Recently, 3D printing in the Middle East and Africa has demonstrated its transformative powers. On Dec. 28, 2015, the BBC reported a groundbreaking initiative by the Institute of Digital Archaeology: A destroyed Syrian heritage site will be recreated from 2D images using a 3D printer.

The heritage site, a 2,000-year-old arch in the ancient city of Palmyra, Syria, was destroyed by the Islamic State group last summer. The Institute of Digital Archaeology, led by Harvard University, the University of Oxford and the Museum of the Future in Dubai will 3D-print replicas of this historic monument during UNESCO’s World Heritage Week in April of this year, as reported by the Washington Post in a Jan. 7, 2016 article.

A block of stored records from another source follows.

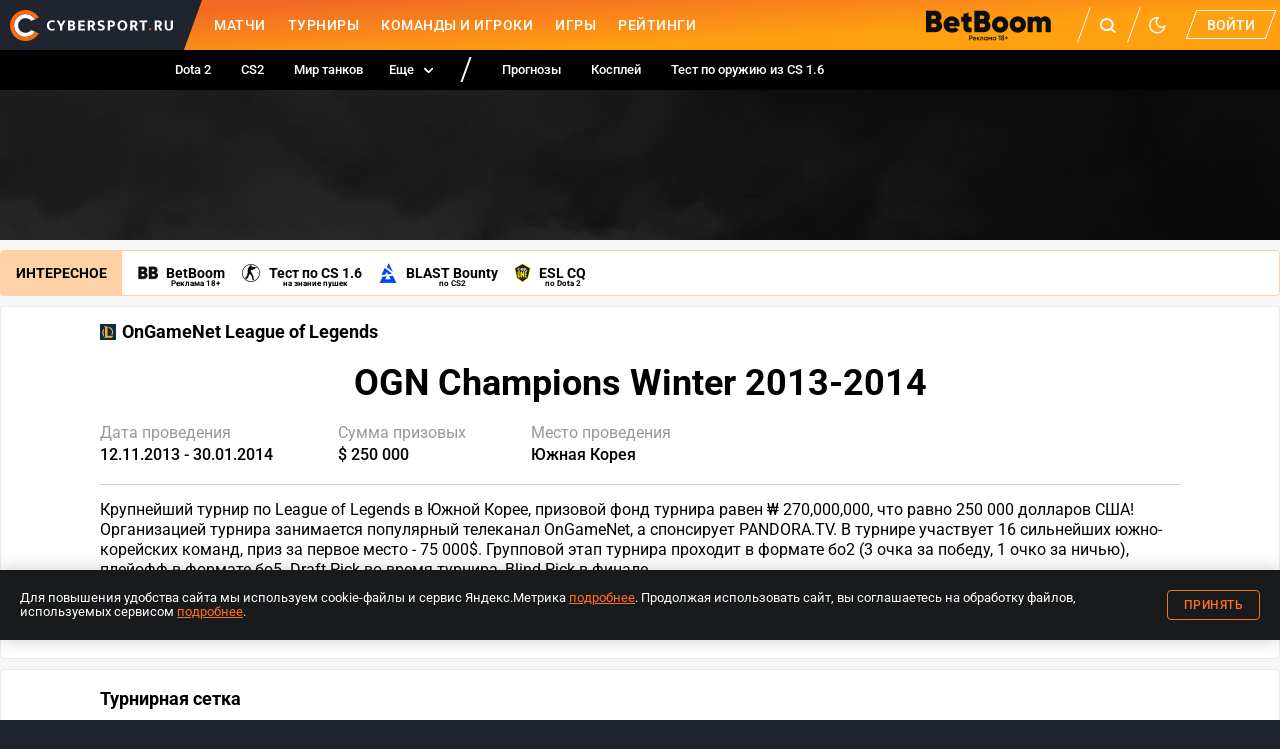

--- FILE ---
content_type: image/svg+xml
request_url: https://www.cybersport.ru/_nuxt/43e05bb9b4c7d513485a46a862d1bf07.svg
body_size: 628
content:
<svg viewBox="0 0 640 480" width="640" height="480"><defs><clipPath id="fla"><path fill-opacity=".7" d="M-95.8-.4h682.7v512H-95.8z"/></clipPath></defs><g fill-rule="evenodd" clip-path="url(#fla)" transform="translate(89.8 .4) scale(.9375)"><path fill="#fff" d="M610.6 511.6h-730.2V-.4h730.2z"/><path fill="#fff" d="M251.9 256a112.5 112.5 0 11-225 0 112.5 112.5 0 01225 0z"/><path fill="#c70000" d="M393 262.6c0 81-65 146.8-145.3 146.8s-145.2-65.8-145.2-146.8 65-146.9 145.3-146.9S393 181.6 393 262.6z"/><path d="M-49.4 126.4l83.6-96.7 19.9 17.1-83.7 96.8zm27.4 23.7l83.6-96.7 19.9 17-83.7 96.9z"/><path d="M-49.4 126.4l83.6-96.7 19.9 17.1-83.7 96.8z"/><path d="M-49.4 126.4l83.6-96.7 19.9 17.1-83.7 96.8zm55.4 48l83.6-96.9 19.9 17.2-83.7 96.8z"/><path d="M-49.4 126.4l83.6-96.7 19.9 17.1-83.7 96.8z"/><path d="M-49.4 126.4l83.6-96.7 19.9 17.1-83.7 96.8zm508.8-96.8l83 97.4-20 17-83-97.4zm-55.7 47.5l83 97.4-20 17-83-97.4z"/><path fill="#fff" d="M417.6 133.2L496 65.4l14.7 17-84 75.4-9.3-24.6z"/><path d="M514.2 372l-80.4 95.8-19.7-16.4 80.4-95.8zM431.8 53.1l83 97.4-19.9 17L412 70zm109.7 341.6L461 490.5l-19.8-16.4 80.5-95.8zm-55.1-45.8L406 444.7l-19.7-16.4 80.4-95.8z"/><path fill="#3d5897" d="M104.6 236.7c4.6 37 11.3 78.2 68.2 82.4 21.3 1.3 62.8-5 77-63.2 18.8-55.8 75-71.8 113.3-41.6C385 228.5 391 251 392.4 268c-1.7 54-32.9 101-72.8 122-46 27.3-109.6 27.9-165.3-13.5-25.1-23.5-60.2-67-49.7-139.8z"/><path fill="#fff" d="M436 370.6l78.6 67.6-14.6 17-87.1-71.8 23-12.8z"/><path d="M-1.9 357.2l83 97.3-20 17-83-97.3z"/><path fill="#fff" d="M-16.2 437.3l78.6-67.9 14.7 17-84 75.5-9.3-24.7z"/><path d="M25.7 333.7l83 97.3-20 17-83-97.3zM-30 381.2l83 97.3-20 17-83-97.3z"/></g></svg>

--- FILE ---
content_type: image/svg+xml
request_url: https://www.cybersport.ru/_nuxt/43e05bb9b4c7d513485a46a862d1bf07.svg
body_size: 628
content:
<svg viewBox="0 0 640 480" width="640" height="480"><defs><clipPath id="fla"><path fill-opacity=".7" d="M-95.8-.4h682.7v512H-95.8z"/></clipPath></defs><g fill-rule="evenodd" clip-path="url(#fla)" transform="translate(89.8 .4) scale(.9375)"><path fill="#fff" d="M610.6 511.6h-730.2V-.4h730.2z"/><path fill="#fff" d="M251.9 256a112.5 112.5 0 11-225 0 112.5 112.5 0 01225 0z"/><path fill="#c70000" d="M393 262.6c0 81-65 146.8-145.3 146.8s-145.2-65.8-145.2-146.8 65-146.9 145.3-146.9S393 181.6 393 262.6z"/><path d="M-49.4 126.4l83.6-96.7 19.9 17.1-83.7 96.8zm27.4 23.7l83.6-96.7 19.9 17-83.7 96.9z"/><path d="M-49.4 126.4l83.6-96.7 19.9 17.1-83.7 96.8z"/><path d="M-49.4 126.4l83.6-96.7 19.9 17.1-83.7 96.8zm55.4 48l83.6-96.9 19.9 17.2-83.7 96.8z"/><path d="M-49.4 126.4l83.6-96.7 19.9 17.1-83.7 96.8z"/><path d="M-49.4 126.4l83.6-96.7 19.9 17.1-83.7 96.8zm508.8-96.8l83 97.4-20 17-83-97.4zm-55.7 47.5l83 97.4-20 17-83-97.4z"/><path fill="#fff" d="M417.6 133.2L496 65.4l14.7 17-84 75.4-9.3-24.6z"/><path d="M514.2 372l-80.4 95.8-19.7-16.4 80.4-95.8zM431.8 53.1l83 97.4-19.9 17L412 70zm109.7 341.6L461 490.5l-19.8-16.4 80.5-95.8zm-55.1-45.8L406 444.7l-19.7-16.4 80.4-95.8z"/><path fill="#3d5897" d="M104.6 236.7c4.6 37 11.3 78.2 68.2 82.4 21.3 1.3 62.8-5 77-63.2 18.8-55.8 75-71.8 113.3-41.6C385 228.5 391 251 392.4 268c-1.7 54-32.9 101-72.8 122-46 27.3-109.6 27.9-165.3-13.5-25.1-23.5-60.2-67-49.7-139.8z"/><path fill="#fff" d="M436 370.6l78.6 67.6-14.6 17-87.1-71.8 23-12.8z"/><path d="M-1.9 357.2l83 97.3-20 17-83-97.3z"/><path fill="#fff" d="M-16.2 437.3l78.6-67.9 14.7 17-84 75.5-9.3-24.7z"/><path d="M25.7 333.7l83 97.3-20 17-83-97.3zM-30 381.2l83 97.3-20 17-83-97.3z"/></g></svg>

--- FILE ---
content_type: image/svg+xml
request_url: https://www.cybersport.ru/_nuxt/43e05bb9b4c7d513485a46a862d1bf07.svg
body_size: 628
content:
<svg viewBox="0 0 640 480" width="640" height="480"><defs><clipPath id="fla"><path fill-opacity=".7" d="M-95.8-.4h682.7v512H-95.8z"/></clipPath></defs><g fill-rule="evenodd" clip-path="url(#fla)" transform="translate(89.8 .4) scale(.9375)"><path fill="#fff" d="M610.6 511.6h-730.2V-.4h730.2z"/><path fill="#fff" d="M251.9 256a112.5 112.5 0 11-225 0 112.5 112.5 0 01225 0z"/><path fill="#c70000" d="M393 262.6c0 81-65 146.8-145.3 146.8s-145.2-65.8-145.2-146.8 65-146.9 145.3-146.9S393 181.6 393 262.6z"/><path d="M-49.4 126.4l83.6-96.7 19.9 17.1-83.7 96.8zm27.4 23.7l83.6-96.7 19.9 17-83.7 96.9z"/><path d="M-49.4 126.4l83.6-96.7 19.9 17.1-83.7 96.8z"/><path d="M-49.4 126.4l83.6-96.7 19.9 17.1-83.7 96.8zm55.4 48l83.6-96.9 19.9 17.2-83.7 96.8z"/><path d="M-49.4 126.4l83.6-96.7 19.9 17.1-83.7 96.8z"/><path d="M-49.4 126.4l83.6-96.7 19.9 17.1-83.7 96.8zm508.8-96.8l83 97.4-20 17-83-97.4zm-55.7 47.5l83 97.4-20 17-83-97.4z"/><path fill="#fff" d="M417.6 133.2L496 65.4l14.7 17-84 75.4-9.3-24.6z"/><path d="M514.2 372l-80.4 95.8-19.7-16.4 80.4-95.8zM431.8 53.1l83 97.4-19.9 17L412 70zm109.7 341.6L461 490.5l-19.8-16.4 80.5-95.8zm-55.1-45.8L406 444.7l-19.7-16.4 80.4-95.8z"/><path fill="#3d5897" d="M104.6 236.7c4.6 37 11.3 78.2 68.2 82.4 21.3 1.3 62.8-5 77-63.2 18.8-55.8 75-71.8 113.3-41.6C385 228.5 391 251 392.4 268c-1.7 54-32.9 101-72.8 122-46 27.3-109.6 27.9-165.3-13.5-25.1-23.5-60.2-67-49.7-139.8z"/><path fill="#fff" d="M436 370.6l78.6 67.6-14.6 17-87.1-71.8 23-12.8z"/><path d="M-1.9 357.2l83 97.3-20 17-83-97.3z"/><path fill="#fff" d="M-16.2 437.3l78.6-67.9 14.7 17-84 75.5-9.3-24.7z"/><path d="M25.7 333.7l83 97.3-20 17-83-97.3zM-30 381.2l83 97.3-20 17-83-97.3z"/></g></svg>

--- FILE ---
content_type: application/javascript; charset=UTF-8
request_url: https://www.cybersport.ru/_nuxt/87339cf.modern.js
body_size: 112
content:
(window.webpackJsonp=window.webpackJsonp||[]).push([[443],{1637:function(s,n,r){"use strict";r.r(n);var e=function(){var i=this,o=i._self._c;return o("nuxt-child")},t=[],l=r(6),a={},c=Object(l.a)(a,e,t,!1,null,null,null),u=n.default=c.exports}}]);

The forthcoming recreation of the Arch of Palmyra, according to the Washington Post, belongs to a larger effort called the Million Image Database made possible by the Institute for Digital Archaeology and UNESCO. This collaboration aims to preserve and restore historical landmarks in the Middle East and Africa, as stated on the project’s website.

In an interview with the Washington Post, Alexy Karenowska, director of technology at the Institute for Digital Archaeology, said that the ultimate goal of the project is “to draw international attention to the global crisis surrounding the looting and destruction of cultural heritage objects and architecture.” Karenowska believes that it is important “to celebrate the beauty and significance of these objects to the everyday lives of modern people.”

This event demonstrates only one way in which the development of 3D printing in the Middle East and Africa can have a huge impact. Given increasing financial support, this advanced tool has the power to affect the economy, education, health, history and culture.